Qui sont les antillais qui achètent les plats préparés ou qui cuisinent à Noël ?

C’est le même rituel chaque année, trois jours avant la nuit de Noël. Entre le 22 et le 23 décembre, la boutique antillaise « Chez Max » se vide. Dans une boutique qui offre autant de produits frais que de produits transformés, il était intéressant de comprendre comment se comporte la clientèle majoritairement venue des outremers qui pour la plupart prépare à domicile le repas traditionnel de Noël.

Cédric Aratus est un des responsables de ce magasin d’alimentation, spécialisé dans la nourriture antillaise. De son père Max, autrefois propriétaire de l’établissement, Cédric a hérité de son sens du commerce et de son exigence quant aux choix des produits qu’il utilise ou qu’il vend.

A quelques pas de la station de métro Ménilmontant, la boutique « Spécialités Antillaises-Ménilmontant », plus connu sous le nom de « Chez Max » est le lieu privilégié de tous les ultramarins qui vivent en métropole. Deux entrées au choix vous guide vers la boutique de traiteur ou vers les produits bruts. Dans le coin traiteur, toutes les recettes traditionnelles sont proposées, des menus antillais, colombo de porc, poulet colombo, cabri à la créole, pois d’angole, haricots rouges, pâte d’accras, chiquetaille de morue, gratin de christophine ou féroce d’avocat, chiquetaille de morue, lambis ou des crabes farcis ou du rougail saucisses, spécialités réunionnaise. Des mets cuisinés sur place grâce au savoir faire de 4 cuisiniers dont Nirva qui gère la cuisine depuis plus de 15 ans.

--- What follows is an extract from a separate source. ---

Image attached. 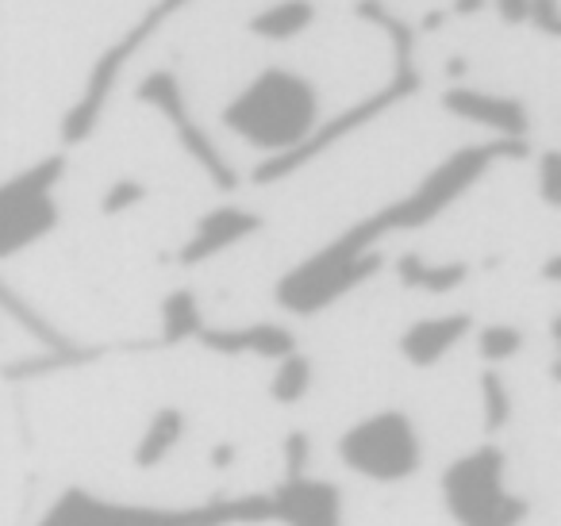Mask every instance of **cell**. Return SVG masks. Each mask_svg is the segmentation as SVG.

Quant aux légumes, épices, jus ou fruits, Cédric Aratus garantit la traçabilité. Il a encore des difficultés à acheminer des produits de Guyane mais ses fournisseurs fiables sont de Martinique qui exportent les ignames Noël, les patates douces, les ignames jaunes de Jamaïque. Certains produits arrivent directement du Brésil (Amérique Latine). « On essaie d’avoir beaucoup de produits antillais » avoue le jeune gérant.

Si Cédric, responsable de l’approvisionnement vend des jambons « industriels », ses clients ont le choix, ils peuvent acheter sur place du jambon cuit par les employés de « Chez Max ».

Plats cuisinés par des antillais ou préparer son menu à domicile, les clients qui fréquentent les « Spécialités antillaises » se décident selon leur humeur mais, précise Cédric quand la date de Noël se rapproche : « Les 23 et 24 décembre , les jeunes se dirigent du côté traiteur, ils préfèrent les plats préparés, contrairement aux grandes personnes (les adultes) qui achètent très tôt leurs produits bruts » reconnaît Cédric Aratus. Les 16, 17, 18 décembre, les plus âgés achètent du sang, du boyau, du persil, des cives pour préparer leur boudin. Les plus jeunes achètent du tout prêt.

A chaque période de fête, c’est une file qui se forme très tôt devant le magasin « Chez Max », « les clients attendent dans les rues » dit Cédric sur un ton plaisant. Quand son père Max tenait la boutique, les antillais frigorifiés battaient le pavé déjà, au « pipiri chantant ».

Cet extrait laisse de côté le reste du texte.